- _Required action 1_
Duplicate the passage on Richard Serra's sculpture, starting with "In 1990, on" and going on through "steel in parallel.".
- _Required action 2_
For each statement, say whether the passage on Richard Serra's sculpture agrees with it. Answer yes or no and quote the deciding words from the passage. (a) Afangar confronts nine pairs of stone sculptures. (b) Threats of Hell was presented at the Grand Palais. (c) Stacks dates from 1983.

- _Source text_
____
The aesthetic pattern of Plow, in which the parts face each other in parallel, generating sculptural fields that underscore verticality, weight and gravity, and the relation between the onlooker and the space surrounding the installation, is repeated throughout Richard Serra’s career.

In 1990, on the Isle of Videy in Iceland, Serra executed a sculpture project called Afangar , which confronts nine pairs of stone sculptures. Threats of Hell , from 1990 and presented that year at Bordeaux’s CAPC Musée d’art contemporain, is another major installation featuring sculptures (this time in weathered steel and with similar shapes to Plow) in parallel confrontation. Others include Stacks , from 1989, now installed outside a Louis Kahn building at Yale, and Plunge (1983), and his recent acclaimed exhibition at the Grand Palais, Promenade, comprising five vertical 17-meter-high plates of steel in parallel.
____
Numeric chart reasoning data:
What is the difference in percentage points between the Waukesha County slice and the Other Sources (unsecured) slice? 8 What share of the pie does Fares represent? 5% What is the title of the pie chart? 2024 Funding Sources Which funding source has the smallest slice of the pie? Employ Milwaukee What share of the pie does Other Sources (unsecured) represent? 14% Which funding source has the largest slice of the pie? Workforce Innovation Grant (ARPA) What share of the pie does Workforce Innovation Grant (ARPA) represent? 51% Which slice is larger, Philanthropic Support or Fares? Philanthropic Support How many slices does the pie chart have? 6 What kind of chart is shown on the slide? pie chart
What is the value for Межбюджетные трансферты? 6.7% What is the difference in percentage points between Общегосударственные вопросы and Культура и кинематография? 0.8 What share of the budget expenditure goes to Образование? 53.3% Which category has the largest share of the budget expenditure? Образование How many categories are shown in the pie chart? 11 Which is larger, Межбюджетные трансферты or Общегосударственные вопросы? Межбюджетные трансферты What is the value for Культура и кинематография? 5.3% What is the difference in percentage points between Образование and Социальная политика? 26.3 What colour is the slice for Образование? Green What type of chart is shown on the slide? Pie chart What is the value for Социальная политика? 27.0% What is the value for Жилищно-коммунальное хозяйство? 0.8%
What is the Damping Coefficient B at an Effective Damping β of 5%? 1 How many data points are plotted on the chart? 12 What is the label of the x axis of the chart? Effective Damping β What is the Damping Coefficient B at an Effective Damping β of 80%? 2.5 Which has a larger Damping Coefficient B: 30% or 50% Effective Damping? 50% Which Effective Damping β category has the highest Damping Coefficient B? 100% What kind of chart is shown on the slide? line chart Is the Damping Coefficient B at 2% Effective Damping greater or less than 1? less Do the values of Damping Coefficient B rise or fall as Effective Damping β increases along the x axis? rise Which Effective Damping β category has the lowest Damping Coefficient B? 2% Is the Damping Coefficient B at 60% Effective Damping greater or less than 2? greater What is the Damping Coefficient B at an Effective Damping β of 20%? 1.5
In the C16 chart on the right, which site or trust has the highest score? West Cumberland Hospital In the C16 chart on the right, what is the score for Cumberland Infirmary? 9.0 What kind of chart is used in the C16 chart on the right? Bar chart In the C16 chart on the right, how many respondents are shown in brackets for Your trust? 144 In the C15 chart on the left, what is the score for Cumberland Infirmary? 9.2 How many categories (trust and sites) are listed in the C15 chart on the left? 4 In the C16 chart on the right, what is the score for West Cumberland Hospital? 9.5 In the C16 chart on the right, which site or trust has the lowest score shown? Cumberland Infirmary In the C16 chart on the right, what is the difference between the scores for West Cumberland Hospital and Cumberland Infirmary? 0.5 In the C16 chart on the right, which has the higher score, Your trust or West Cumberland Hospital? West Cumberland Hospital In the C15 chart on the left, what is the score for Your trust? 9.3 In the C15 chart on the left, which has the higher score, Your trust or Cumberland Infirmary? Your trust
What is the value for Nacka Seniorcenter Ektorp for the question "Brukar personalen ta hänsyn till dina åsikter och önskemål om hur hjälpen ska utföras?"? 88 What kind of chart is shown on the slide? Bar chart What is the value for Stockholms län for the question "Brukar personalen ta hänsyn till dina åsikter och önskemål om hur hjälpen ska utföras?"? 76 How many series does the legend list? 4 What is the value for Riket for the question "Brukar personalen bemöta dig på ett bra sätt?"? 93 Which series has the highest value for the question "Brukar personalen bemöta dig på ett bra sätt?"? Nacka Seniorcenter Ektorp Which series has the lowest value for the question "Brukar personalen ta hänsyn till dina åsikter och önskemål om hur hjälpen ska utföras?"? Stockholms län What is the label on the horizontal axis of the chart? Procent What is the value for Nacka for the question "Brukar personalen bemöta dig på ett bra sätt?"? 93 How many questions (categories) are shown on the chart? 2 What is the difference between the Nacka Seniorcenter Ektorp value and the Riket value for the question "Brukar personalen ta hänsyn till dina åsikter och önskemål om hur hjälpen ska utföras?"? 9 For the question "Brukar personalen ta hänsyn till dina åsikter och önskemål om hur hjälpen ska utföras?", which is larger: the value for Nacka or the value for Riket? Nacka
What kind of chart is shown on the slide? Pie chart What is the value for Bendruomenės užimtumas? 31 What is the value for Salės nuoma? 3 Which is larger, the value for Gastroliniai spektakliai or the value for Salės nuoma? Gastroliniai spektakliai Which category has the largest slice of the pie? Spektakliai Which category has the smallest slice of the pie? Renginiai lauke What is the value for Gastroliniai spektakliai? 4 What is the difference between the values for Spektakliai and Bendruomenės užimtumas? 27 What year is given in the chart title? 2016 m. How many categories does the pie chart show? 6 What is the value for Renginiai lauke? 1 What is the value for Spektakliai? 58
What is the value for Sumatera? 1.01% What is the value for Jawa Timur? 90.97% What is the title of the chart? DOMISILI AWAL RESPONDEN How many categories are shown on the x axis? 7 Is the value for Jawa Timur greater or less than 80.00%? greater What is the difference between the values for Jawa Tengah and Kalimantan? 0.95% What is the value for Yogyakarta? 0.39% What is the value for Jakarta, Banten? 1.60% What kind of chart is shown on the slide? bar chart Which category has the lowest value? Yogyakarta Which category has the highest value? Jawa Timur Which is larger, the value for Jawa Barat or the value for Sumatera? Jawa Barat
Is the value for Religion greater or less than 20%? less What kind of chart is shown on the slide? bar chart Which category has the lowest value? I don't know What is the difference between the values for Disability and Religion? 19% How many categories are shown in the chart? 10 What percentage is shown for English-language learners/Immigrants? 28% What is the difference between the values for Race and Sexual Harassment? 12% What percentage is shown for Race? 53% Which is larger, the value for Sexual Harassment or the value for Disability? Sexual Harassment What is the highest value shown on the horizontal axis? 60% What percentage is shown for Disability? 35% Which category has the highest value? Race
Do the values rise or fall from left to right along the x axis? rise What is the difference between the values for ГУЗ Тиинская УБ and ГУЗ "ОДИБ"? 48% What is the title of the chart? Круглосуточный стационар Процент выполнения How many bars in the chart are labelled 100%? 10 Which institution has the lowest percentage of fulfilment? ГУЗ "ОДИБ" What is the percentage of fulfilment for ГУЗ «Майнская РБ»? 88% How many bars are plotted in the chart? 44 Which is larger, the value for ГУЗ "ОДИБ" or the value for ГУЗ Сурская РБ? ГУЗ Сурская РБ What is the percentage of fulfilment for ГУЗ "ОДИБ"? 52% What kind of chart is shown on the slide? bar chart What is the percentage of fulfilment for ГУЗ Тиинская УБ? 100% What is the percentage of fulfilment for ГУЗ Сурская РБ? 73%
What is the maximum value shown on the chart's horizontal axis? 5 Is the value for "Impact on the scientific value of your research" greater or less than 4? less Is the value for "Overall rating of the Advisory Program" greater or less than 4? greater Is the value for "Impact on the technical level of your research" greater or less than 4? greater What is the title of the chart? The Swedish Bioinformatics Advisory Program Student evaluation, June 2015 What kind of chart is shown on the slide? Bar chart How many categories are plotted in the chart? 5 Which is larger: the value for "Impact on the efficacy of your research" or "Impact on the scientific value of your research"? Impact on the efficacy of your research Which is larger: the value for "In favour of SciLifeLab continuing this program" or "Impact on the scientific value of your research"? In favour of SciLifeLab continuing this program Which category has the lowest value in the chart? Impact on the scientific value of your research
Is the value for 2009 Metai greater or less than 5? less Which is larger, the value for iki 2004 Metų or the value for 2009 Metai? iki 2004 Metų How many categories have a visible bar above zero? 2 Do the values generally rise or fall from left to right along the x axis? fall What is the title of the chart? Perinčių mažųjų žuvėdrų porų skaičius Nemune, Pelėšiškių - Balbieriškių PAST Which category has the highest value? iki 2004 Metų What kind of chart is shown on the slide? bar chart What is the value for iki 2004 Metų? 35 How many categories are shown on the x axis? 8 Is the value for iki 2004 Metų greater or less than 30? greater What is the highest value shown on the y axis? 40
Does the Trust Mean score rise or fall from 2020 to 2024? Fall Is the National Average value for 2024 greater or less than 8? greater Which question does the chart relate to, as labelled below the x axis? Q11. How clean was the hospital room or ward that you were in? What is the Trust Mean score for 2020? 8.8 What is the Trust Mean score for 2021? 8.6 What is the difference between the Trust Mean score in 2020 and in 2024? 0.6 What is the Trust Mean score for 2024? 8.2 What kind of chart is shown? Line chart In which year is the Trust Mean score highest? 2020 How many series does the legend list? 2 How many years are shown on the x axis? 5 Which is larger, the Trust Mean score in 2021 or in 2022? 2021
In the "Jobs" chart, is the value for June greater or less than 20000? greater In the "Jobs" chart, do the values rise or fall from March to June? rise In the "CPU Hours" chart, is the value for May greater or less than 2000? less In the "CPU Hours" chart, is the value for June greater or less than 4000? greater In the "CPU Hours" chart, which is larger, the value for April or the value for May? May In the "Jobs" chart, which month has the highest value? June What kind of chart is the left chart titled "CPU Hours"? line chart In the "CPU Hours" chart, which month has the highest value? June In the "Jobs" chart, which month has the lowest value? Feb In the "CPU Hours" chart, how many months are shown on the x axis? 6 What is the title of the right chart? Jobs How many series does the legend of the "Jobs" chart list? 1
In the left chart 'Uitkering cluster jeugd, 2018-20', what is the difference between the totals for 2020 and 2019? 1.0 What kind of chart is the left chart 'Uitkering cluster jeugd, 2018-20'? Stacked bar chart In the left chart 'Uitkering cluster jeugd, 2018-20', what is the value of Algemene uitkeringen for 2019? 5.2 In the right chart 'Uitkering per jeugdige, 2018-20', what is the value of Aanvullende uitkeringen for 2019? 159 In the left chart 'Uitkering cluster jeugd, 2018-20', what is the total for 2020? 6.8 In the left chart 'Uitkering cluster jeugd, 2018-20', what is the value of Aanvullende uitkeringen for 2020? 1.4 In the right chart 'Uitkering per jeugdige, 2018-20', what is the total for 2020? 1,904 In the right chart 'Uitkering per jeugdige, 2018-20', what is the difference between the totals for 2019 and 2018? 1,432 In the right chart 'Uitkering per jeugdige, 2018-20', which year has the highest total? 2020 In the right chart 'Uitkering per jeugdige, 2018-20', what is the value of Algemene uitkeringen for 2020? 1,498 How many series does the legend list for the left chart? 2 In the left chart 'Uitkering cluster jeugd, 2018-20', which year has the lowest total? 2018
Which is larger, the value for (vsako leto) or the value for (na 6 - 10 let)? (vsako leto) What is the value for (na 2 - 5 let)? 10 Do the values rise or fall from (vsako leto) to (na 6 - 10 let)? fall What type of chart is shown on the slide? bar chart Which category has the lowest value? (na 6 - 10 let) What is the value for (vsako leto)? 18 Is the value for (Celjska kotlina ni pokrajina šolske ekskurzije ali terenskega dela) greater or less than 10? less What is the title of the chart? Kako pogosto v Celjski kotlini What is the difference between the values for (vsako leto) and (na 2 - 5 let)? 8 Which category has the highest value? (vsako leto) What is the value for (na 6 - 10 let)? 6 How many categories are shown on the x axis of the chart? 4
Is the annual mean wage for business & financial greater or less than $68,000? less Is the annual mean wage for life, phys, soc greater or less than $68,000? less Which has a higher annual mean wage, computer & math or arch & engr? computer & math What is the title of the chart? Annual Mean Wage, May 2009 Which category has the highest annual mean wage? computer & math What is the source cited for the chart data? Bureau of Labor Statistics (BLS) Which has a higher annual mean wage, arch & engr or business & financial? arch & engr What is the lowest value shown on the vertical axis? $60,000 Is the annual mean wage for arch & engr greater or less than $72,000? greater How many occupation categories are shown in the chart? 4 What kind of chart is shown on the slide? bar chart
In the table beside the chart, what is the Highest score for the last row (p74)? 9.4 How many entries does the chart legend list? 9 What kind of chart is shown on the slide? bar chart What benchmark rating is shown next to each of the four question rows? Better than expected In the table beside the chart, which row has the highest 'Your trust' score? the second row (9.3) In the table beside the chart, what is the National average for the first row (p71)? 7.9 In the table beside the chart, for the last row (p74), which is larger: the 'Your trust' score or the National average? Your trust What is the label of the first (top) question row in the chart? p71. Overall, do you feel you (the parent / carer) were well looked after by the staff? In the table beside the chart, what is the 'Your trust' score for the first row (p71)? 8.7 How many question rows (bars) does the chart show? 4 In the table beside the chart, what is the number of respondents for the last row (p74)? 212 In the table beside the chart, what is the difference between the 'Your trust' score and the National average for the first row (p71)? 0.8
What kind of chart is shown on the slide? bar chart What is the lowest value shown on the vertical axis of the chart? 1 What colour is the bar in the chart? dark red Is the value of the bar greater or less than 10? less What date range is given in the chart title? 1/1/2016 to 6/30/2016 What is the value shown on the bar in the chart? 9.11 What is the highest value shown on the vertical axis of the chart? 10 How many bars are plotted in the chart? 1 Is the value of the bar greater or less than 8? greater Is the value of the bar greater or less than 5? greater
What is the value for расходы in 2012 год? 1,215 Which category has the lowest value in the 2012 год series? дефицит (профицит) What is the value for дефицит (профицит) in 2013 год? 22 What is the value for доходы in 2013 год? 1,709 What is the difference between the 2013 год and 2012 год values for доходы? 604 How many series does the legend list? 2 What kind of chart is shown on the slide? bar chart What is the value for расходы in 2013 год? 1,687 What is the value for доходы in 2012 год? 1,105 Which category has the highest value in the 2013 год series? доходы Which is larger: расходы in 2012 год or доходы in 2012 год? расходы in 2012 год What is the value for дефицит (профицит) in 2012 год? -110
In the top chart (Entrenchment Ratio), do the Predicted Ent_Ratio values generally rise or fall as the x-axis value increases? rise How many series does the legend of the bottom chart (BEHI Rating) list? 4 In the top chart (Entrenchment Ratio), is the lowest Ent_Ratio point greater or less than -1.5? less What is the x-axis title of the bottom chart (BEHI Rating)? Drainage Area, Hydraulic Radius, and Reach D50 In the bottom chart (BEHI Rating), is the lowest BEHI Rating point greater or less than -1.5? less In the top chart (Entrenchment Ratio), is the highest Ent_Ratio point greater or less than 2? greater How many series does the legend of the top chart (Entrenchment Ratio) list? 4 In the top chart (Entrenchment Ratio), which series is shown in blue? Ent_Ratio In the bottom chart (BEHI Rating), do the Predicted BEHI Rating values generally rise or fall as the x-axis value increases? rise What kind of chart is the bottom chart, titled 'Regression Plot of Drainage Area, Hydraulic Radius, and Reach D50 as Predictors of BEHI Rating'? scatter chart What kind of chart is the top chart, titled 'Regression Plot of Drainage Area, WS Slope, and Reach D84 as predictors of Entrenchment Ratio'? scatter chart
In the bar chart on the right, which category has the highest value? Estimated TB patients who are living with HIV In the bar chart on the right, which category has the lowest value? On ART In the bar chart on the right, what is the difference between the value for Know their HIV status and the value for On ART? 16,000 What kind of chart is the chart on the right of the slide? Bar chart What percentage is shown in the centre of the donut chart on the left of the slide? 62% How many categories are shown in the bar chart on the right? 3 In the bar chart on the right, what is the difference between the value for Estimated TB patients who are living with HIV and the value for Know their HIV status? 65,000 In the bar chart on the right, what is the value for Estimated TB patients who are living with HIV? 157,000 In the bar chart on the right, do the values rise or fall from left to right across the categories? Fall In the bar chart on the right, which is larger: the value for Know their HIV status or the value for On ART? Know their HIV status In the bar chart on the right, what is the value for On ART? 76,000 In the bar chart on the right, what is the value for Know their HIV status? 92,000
____
- _Task answer 1_
In 1990, on the Isle of Videy in Iceland, Serra executed a sculpture project called Afangar , which confronts nine pairs of stone sculptures. Threats of Hell , from 1990 and presented that year at Bordeaux’s CAPC Musée d’art contemporain, is another major installation featuring sculptures (this time in weathered steel and with similar shapes to Plow) in parallel confrontation. Others include Stacks , from 1989, now installed outside a Louis Kahn building at Yale, and Plunge (1983), and his recent acclaimed exhibition at the Grand Palais, Promenade, comprising five vertical 17-meter-high plates of steel in parallel.

- _Task answer 2_
(a) Yes: "confronts nine pairs of stone sculptures"
(b) No: "presented that year at Bordeaux’s CAPC Musée d’art contemporain"
(c) No: "from 1989, now installed outside a Louis Kahn building at Yale"